Working from the ground up, Choose Maths begins with a focus on mathematics education in primary and secondary schools.

The BHP Billiton Foundation has contributed $22 million toward the partnership, which will enable AMSI Schools to expand its outreach capacity across Australia over the next five years.

The University of Melbourne is a member of the Australian Mathematical Sciences Institute and hosted the launch of Choose Maths.

The program will contribute to the health of the mathematics pipeline in Australia from school through university and out to industry and the workplace by:

  • providing mathematics-ready teacher professional development in 120 schools across Australia and resources for every school in the country;
  • developing a national mathematical sciences careers awareness campaign;
  • establishing an "inspiring women in mathematics network"; and
  • holding annual BHP Billiton awards for excellence in the teaching and learning of mathematics.
  • Research-based strategies for encouraging girls and young women into mathematics and science, technology, engineering, and mathematics (STEM)-related courses will be core to the program. The large-scale careers awareness campaign will be driven by research into community perceptions about mathematics.

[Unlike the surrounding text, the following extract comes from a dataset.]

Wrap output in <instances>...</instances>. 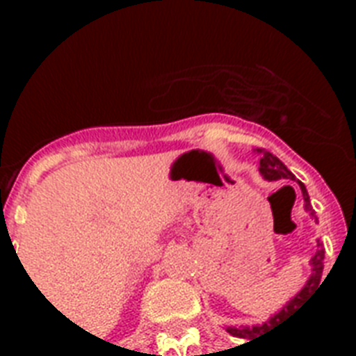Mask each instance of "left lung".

Innovation-active businesses are around twice as likely to use engineering and science skills, and three times more likely to use information and communications technology skills than innovation-inactive businesses.

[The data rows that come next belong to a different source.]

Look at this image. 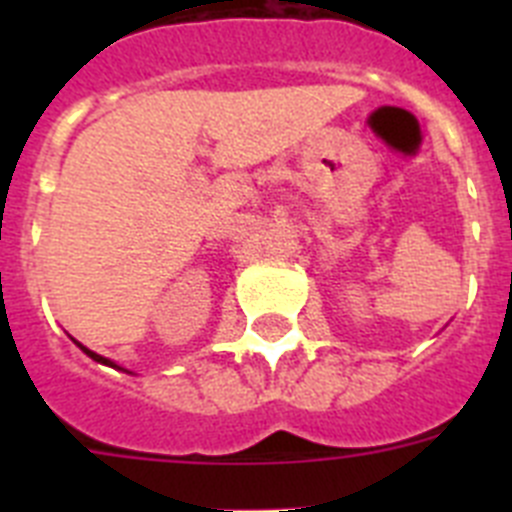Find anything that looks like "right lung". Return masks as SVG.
I'll return each mask as SVG.
<instances>
[{
  "label": "right lung",
  "instance_id": "add662e5",
  "mask_svg": "<svg viewBox=\"0 0 512 512\" xmlns=\"http://www.w3.org/2000/svg\"><path fill=\"white\" fill-rule=\"evenodd\" d=\"M79 346H81V343H79ZM81 351H84V354H89V356H92L94 361H99V364H107V366H115V369H120V366H117V364H112L110 359H104V356L94 354V351H89V348H84V346H81Z\"/></svg>",
  "mask_w": 512,
  "mask_h": 512
}]
</instances>
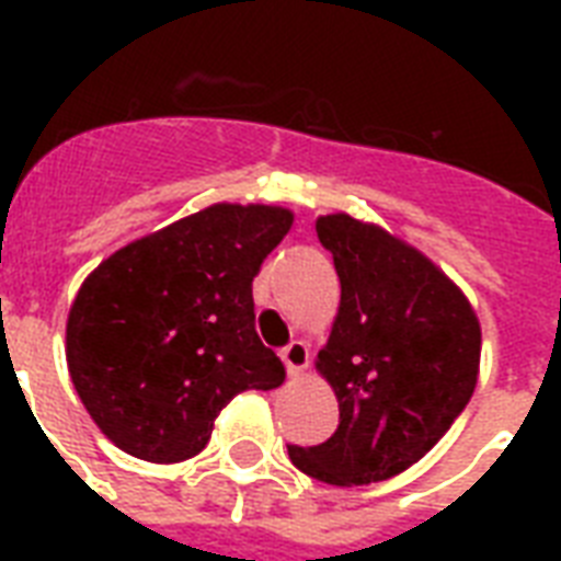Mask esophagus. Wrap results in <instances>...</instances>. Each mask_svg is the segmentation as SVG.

It is estimated that 75 per cent of the fastest growing occupations require competency in the STEM disciplines. In a 2013 survey, conducted by the Australian Industry Group, the majority of businesses indicated they had difficulty recruiting employees with these skills.

If no action is taken, demand for tertiary graduates with STEM skills, particularly mathematics, will continue to outstrip supply.

The percentage of male mathematical sciences graduates in Australia sits at half the OECD average; for women this drops to one-third.

Between now and 2020 new PhD graduates are needed to grow the expert mathematical and statistical workforce by 17 per cent – a currently unattainable figure.

If Australia increases the participation of girls and young women in STEM we can contribute to addressing the gender wage gap and fill graduate places needed to secure a productive and innovative future.

Eliminating the gender wage gap could be worth around $93 billion – that’s 8.5 per cent of GDP.

"The low participation of girls and women in the study of the mathematical sciences and in the quantitative professions is a significant national social and economic challenge.

"This landmark five year project, undertaken by the Australian Mathematical Sciences Institute and funded by the BHP Billiton Foundation, aims to build self-sustaining education communities where girls and young women share equally in the rewarding careers and rich life experiences that mathematics offers," says AMSI Director, Professor Geoff Prince.